Entries shown.
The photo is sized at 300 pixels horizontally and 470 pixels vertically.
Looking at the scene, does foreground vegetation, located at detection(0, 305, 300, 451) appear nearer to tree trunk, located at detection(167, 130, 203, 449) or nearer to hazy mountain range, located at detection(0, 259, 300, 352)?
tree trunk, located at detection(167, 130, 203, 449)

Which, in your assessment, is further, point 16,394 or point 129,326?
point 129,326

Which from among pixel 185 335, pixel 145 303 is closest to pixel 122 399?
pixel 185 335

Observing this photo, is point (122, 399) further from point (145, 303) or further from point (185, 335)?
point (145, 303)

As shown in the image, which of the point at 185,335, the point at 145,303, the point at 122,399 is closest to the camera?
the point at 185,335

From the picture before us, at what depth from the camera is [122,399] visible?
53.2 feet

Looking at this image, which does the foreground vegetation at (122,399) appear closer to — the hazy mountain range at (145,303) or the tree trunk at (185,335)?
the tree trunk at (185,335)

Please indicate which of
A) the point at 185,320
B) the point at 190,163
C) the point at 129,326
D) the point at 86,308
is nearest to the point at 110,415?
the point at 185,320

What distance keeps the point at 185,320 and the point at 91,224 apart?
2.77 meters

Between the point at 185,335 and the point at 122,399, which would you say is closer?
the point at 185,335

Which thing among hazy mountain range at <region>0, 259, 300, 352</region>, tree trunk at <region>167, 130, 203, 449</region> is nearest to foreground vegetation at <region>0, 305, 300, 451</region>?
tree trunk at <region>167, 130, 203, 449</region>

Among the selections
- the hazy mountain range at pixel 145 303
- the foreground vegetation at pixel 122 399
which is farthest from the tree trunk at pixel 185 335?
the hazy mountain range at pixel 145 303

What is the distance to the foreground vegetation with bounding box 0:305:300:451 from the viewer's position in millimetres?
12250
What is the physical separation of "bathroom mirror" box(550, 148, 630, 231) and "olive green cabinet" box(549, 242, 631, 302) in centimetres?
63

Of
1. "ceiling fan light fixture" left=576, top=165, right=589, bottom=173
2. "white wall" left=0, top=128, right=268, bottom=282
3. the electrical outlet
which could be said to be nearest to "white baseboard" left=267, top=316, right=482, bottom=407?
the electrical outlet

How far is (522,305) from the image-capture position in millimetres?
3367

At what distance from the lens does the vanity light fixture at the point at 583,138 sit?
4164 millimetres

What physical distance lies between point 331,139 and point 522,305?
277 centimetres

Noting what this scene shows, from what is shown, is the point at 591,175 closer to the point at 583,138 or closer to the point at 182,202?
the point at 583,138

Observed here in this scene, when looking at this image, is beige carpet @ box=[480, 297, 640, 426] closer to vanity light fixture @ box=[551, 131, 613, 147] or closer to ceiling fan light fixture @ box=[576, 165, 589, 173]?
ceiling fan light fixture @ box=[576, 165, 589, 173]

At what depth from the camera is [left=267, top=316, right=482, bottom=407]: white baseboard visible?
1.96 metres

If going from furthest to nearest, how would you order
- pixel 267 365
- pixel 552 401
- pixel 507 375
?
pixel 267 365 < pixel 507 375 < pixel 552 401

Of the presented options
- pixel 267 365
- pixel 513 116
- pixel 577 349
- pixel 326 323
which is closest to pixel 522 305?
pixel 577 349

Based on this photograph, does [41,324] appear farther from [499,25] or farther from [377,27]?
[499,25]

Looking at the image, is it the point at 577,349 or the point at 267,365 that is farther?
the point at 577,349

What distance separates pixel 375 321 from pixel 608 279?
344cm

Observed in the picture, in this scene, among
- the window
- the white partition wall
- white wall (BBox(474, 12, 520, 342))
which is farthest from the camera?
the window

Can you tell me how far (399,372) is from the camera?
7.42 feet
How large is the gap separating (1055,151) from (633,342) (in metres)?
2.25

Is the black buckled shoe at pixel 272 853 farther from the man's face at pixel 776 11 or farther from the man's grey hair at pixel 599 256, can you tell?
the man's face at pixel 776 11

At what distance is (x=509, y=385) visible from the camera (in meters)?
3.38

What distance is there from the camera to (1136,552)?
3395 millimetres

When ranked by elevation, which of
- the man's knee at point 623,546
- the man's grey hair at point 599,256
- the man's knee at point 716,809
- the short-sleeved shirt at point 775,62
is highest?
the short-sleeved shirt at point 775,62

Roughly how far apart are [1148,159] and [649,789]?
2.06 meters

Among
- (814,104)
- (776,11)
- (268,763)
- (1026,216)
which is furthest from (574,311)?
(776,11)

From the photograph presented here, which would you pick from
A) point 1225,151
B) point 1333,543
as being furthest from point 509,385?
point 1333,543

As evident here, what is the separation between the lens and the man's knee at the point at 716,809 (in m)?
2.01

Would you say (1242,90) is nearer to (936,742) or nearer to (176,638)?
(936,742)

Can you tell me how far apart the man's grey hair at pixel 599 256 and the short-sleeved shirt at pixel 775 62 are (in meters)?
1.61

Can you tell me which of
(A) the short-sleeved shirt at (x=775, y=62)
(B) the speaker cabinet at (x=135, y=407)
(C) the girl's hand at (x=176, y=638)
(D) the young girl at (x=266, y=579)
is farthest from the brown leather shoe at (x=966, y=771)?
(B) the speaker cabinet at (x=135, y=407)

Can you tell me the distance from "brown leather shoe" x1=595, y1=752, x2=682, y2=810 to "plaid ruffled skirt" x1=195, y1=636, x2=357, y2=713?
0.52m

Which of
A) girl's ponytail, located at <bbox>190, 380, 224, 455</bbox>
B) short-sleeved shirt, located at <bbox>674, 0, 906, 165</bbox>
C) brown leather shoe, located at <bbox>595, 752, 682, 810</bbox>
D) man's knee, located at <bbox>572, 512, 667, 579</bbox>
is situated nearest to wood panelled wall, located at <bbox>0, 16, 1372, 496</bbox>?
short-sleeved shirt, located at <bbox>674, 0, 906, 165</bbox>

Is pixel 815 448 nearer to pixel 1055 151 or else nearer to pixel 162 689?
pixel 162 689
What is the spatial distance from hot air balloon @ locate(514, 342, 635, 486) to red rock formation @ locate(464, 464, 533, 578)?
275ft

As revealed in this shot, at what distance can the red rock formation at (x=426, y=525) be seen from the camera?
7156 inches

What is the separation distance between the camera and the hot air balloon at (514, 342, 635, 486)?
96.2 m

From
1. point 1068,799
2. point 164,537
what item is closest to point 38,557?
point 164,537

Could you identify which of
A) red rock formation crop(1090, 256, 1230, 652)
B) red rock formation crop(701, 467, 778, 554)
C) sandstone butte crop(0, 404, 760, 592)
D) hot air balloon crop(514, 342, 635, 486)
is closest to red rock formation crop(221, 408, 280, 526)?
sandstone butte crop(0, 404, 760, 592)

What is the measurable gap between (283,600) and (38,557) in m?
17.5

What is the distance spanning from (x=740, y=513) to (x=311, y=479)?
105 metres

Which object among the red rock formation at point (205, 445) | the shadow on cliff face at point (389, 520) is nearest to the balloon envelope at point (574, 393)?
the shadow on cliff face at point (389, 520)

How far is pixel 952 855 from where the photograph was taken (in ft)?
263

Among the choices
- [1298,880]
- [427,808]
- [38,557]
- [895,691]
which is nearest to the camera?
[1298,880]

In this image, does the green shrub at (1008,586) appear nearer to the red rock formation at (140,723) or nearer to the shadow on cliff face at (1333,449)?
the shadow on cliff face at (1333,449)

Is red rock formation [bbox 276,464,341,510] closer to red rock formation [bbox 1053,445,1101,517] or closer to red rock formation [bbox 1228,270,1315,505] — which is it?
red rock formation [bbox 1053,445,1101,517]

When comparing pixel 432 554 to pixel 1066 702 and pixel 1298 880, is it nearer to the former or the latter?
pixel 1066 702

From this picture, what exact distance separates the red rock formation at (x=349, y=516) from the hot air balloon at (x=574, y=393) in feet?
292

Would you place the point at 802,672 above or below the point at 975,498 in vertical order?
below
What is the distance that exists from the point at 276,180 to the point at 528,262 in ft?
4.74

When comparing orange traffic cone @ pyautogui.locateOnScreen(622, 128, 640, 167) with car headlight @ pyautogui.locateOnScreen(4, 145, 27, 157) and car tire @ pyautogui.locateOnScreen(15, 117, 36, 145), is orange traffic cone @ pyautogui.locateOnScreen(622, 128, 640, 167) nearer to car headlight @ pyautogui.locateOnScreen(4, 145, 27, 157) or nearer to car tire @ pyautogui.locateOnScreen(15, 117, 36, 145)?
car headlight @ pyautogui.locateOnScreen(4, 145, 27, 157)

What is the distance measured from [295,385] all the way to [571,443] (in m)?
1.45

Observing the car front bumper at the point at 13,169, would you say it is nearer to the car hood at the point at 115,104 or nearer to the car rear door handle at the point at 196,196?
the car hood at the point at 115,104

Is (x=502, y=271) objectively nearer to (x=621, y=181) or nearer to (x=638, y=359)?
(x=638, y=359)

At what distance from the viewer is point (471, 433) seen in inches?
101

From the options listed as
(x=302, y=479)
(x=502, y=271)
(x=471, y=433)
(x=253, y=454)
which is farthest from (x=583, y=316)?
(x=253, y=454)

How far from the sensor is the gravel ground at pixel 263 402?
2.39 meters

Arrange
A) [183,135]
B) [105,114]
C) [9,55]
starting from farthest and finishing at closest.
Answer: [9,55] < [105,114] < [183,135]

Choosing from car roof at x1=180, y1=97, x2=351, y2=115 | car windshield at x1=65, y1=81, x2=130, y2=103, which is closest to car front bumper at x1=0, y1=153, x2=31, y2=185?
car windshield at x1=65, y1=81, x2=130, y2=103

Given task. Reproduce the records from the line containing "From the options listed as" through the line containing "Answer: [9,55] < [105,114] < [183,135]", both included, and add 21 to every number in the answers: each coordinate and the distance value.

Task result.
From the options listed as
(x=302, y=479)
(x=502, y=271)
(x=471, y=433)
(x=253, y=454)
which is farthest from (x=583, y=316)?
(x=274, y=475)

How far from the sensor is the gravel ground at pixel 263 402?
23.39 meters

Arrange
A) [183,135]
B) [105,114]
C) [9,55]
starting from farthest and finishing at closest.
Answer: [30,76] < [126,135] < [204,156]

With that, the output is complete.